→ Task to complete
Copy the records word for word. Pictures do not go in.

···

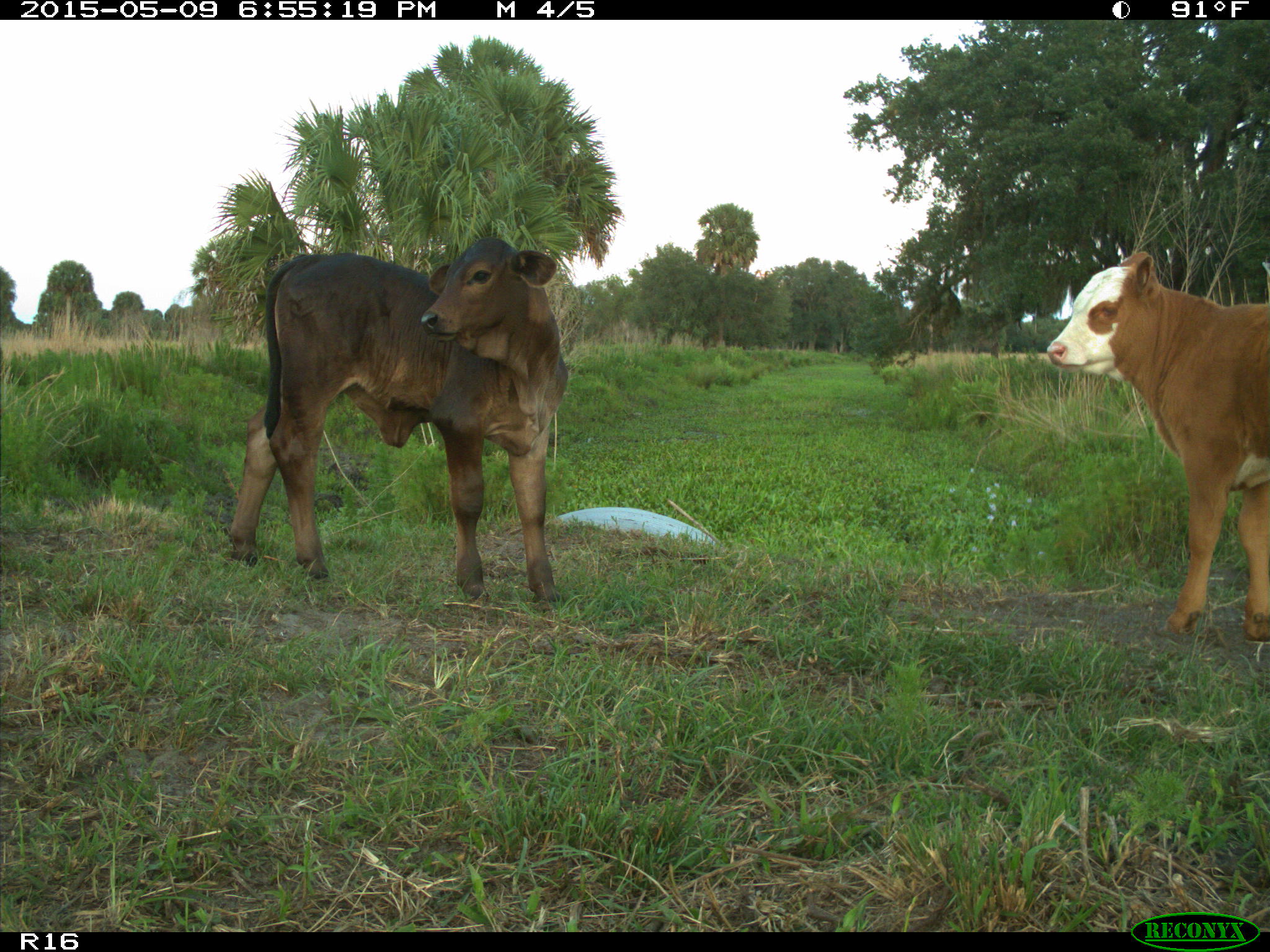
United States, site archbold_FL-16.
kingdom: Animalia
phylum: Chordata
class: Mammalia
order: Artiodactyla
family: Bovidae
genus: Bos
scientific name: Bos taurus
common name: domestic cow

···

→ Result for this task
United States, site archbold_FL-16.
kingdom: Animalia
phylum: Chordata
class: Mammalia
order: Artiodactyla
family: Bovidae
genus: Bos
scientific name: Bos taurus
common name: domestic cow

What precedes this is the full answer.